→ LISTED ENTRIES
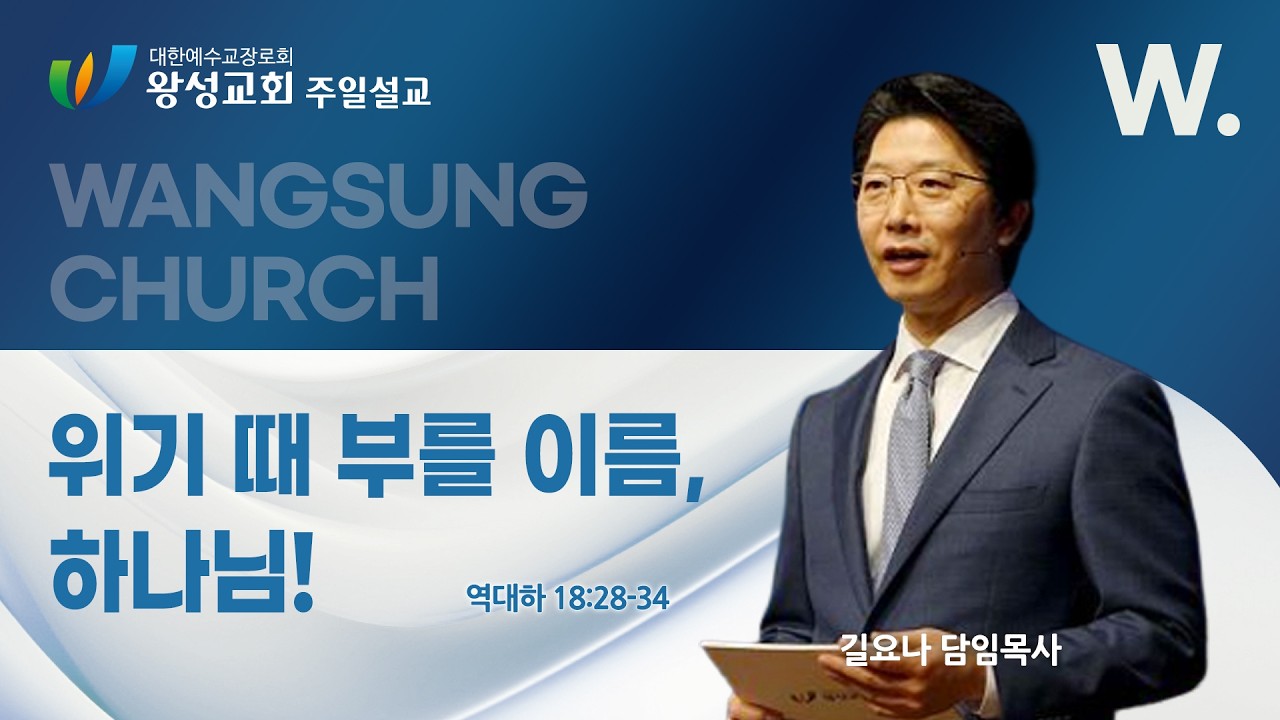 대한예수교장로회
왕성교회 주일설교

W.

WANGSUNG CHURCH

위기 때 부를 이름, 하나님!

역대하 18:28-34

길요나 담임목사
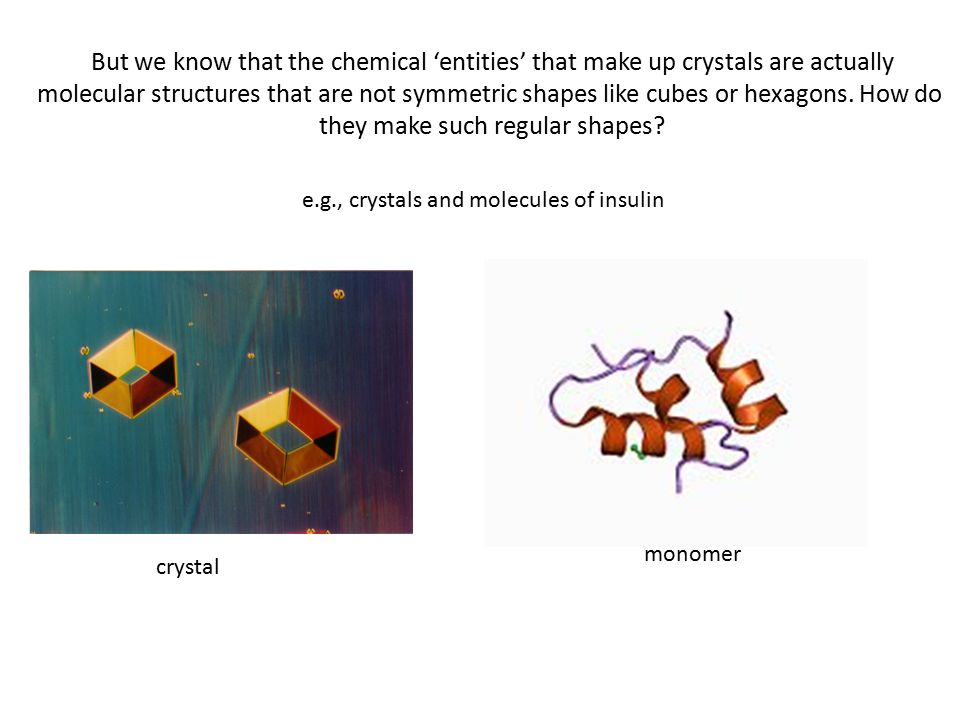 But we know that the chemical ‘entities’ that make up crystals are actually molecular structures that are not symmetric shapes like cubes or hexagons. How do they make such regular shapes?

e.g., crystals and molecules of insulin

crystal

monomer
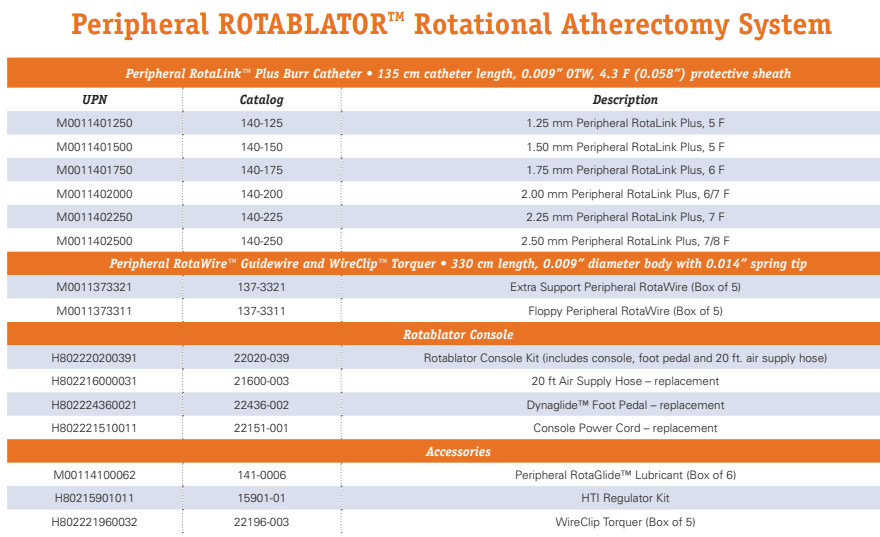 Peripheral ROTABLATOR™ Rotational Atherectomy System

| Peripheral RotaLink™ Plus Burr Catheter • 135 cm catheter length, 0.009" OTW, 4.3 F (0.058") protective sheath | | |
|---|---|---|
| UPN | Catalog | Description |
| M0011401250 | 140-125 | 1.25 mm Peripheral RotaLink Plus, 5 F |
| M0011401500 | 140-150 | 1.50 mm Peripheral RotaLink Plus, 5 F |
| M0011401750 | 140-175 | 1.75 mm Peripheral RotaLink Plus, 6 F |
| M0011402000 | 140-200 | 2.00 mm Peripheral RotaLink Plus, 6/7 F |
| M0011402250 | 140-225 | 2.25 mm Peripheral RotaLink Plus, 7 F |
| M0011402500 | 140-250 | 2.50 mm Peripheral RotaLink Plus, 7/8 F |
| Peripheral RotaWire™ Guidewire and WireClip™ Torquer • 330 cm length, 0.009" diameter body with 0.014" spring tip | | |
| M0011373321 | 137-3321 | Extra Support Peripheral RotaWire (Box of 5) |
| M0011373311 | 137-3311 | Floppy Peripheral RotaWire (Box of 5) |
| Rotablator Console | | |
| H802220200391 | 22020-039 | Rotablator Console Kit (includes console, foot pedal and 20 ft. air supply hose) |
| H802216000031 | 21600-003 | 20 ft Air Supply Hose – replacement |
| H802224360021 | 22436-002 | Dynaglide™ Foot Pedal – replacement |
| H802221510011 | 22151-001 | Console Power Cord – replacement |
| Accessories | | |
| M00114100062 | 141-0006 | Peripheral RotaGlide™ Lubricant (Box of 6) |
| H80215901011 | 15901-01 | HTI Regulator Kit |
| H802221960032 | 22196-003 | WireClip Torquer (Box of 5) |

→ WORK ORDER
Copy all the lines from the data above that hold the word "Console".

→ YOUR RESPONSE
| Rotablator Console | | |
| H802220200391 | 22020-039 | Rotablator Console Kit (includes console, foot pedal and 20 ft. air supply hose) |
| H802221510011 | 22151-001 | Console Power Cord – replacement |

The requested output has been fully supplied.